Problem to solve: Reproduce the following data exactly, minus any images.

Data block:
++++

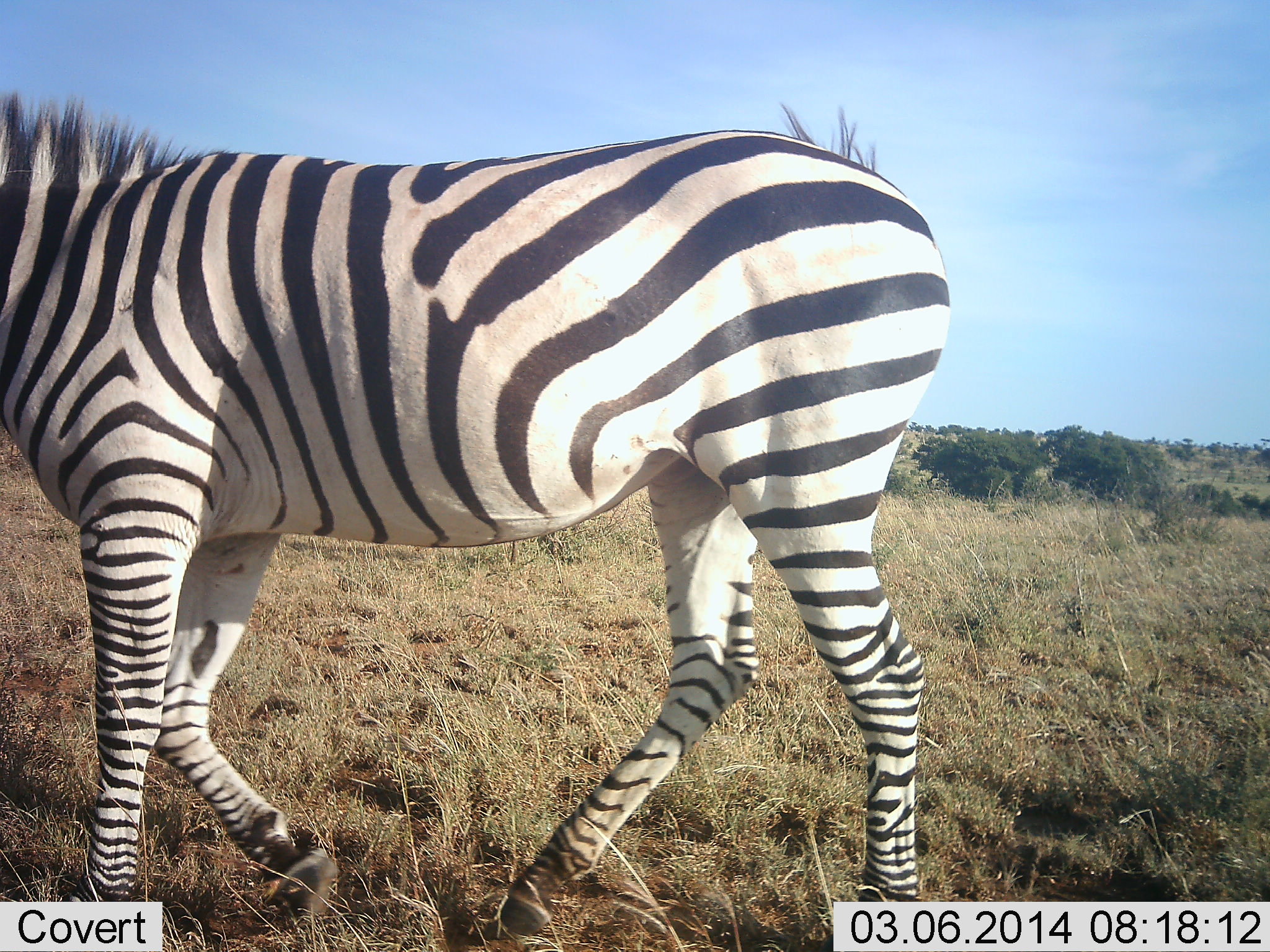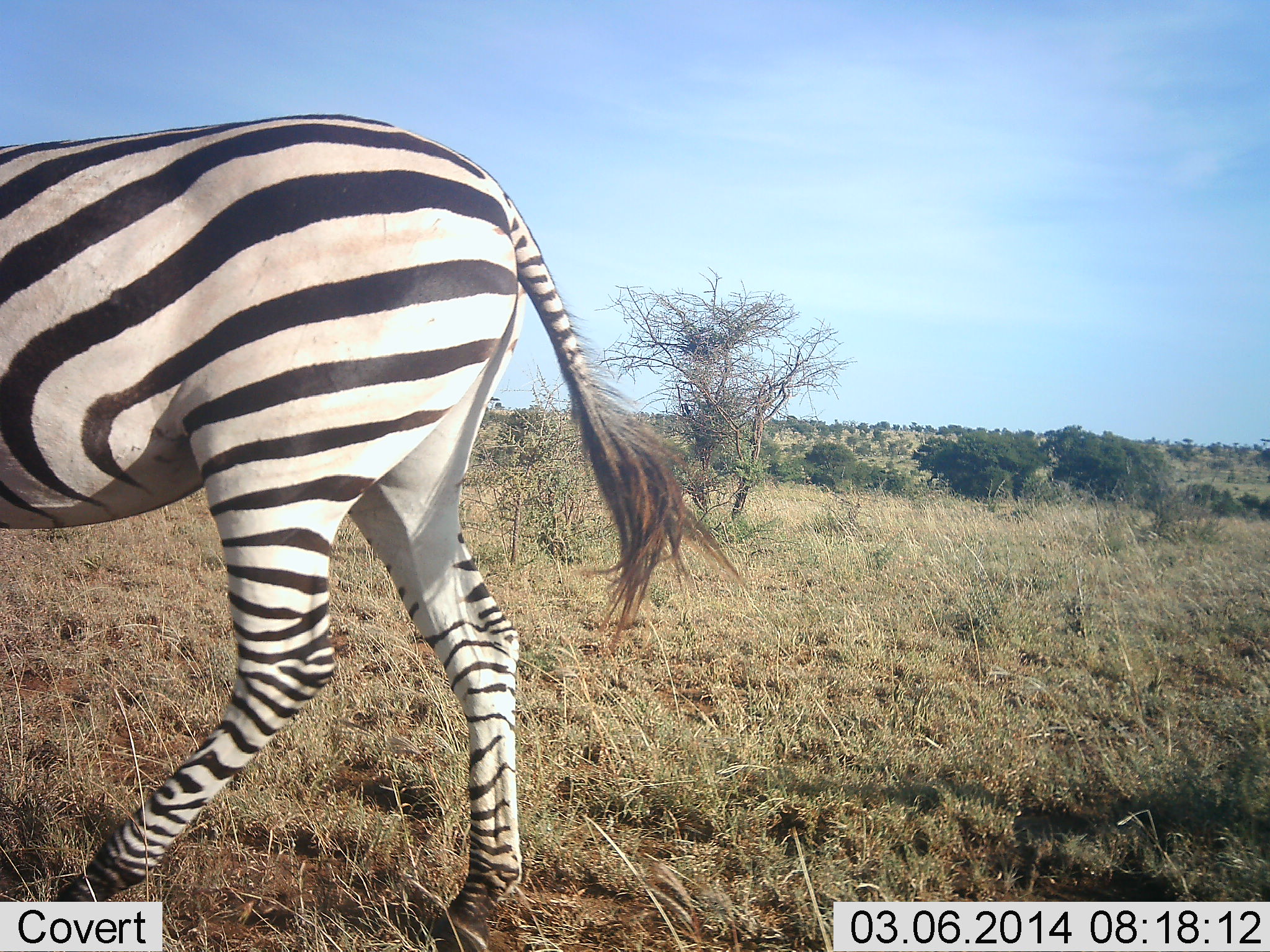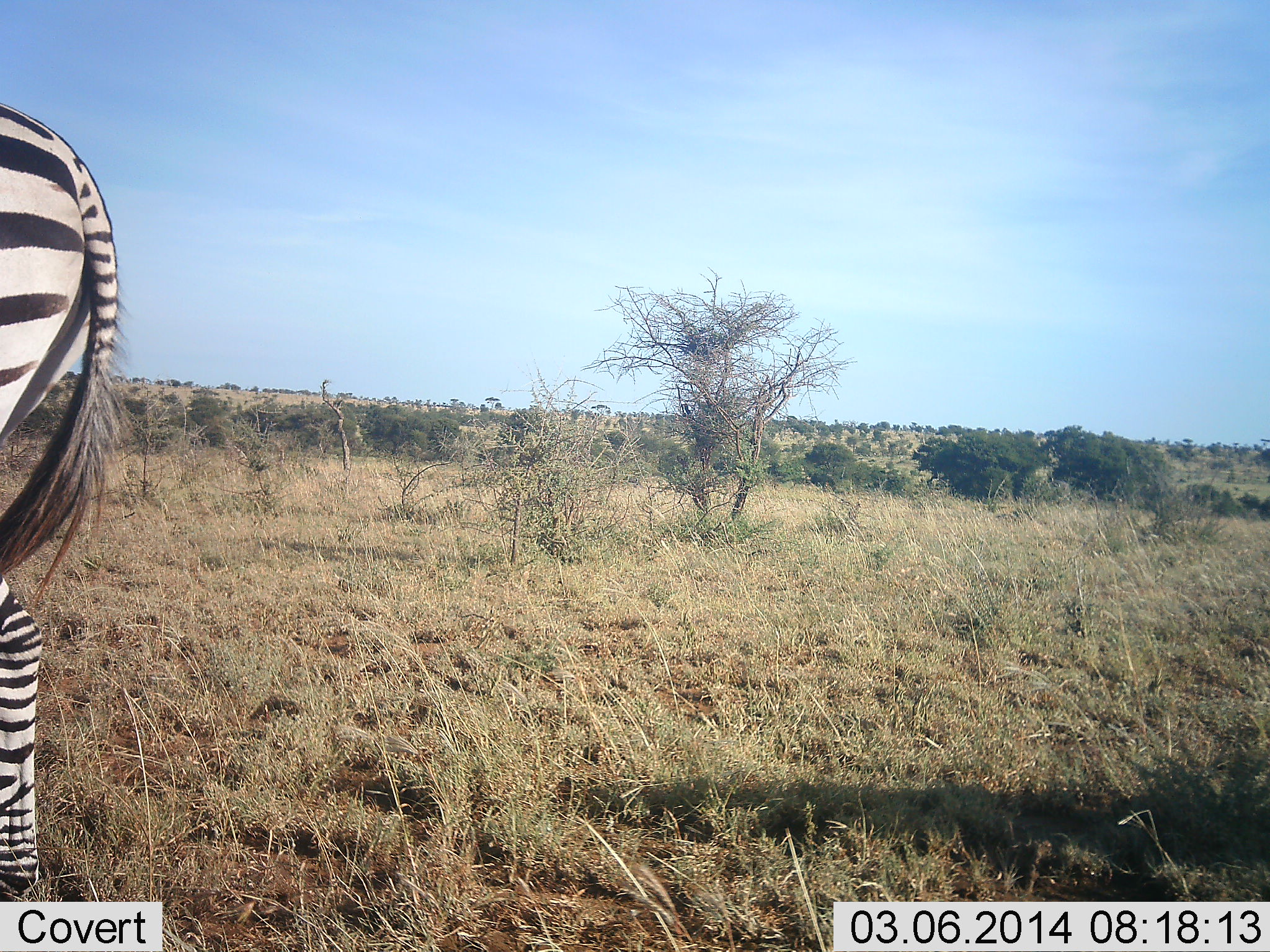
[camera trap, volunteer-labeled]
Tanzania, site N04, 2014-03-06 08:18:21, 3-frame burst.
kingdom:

++++

Answer for the task:
[camera trap, volunteer-labeled]
Tanzania, site N04, 2014-03-06 08:18:21, 3-frame burst.
kingdom:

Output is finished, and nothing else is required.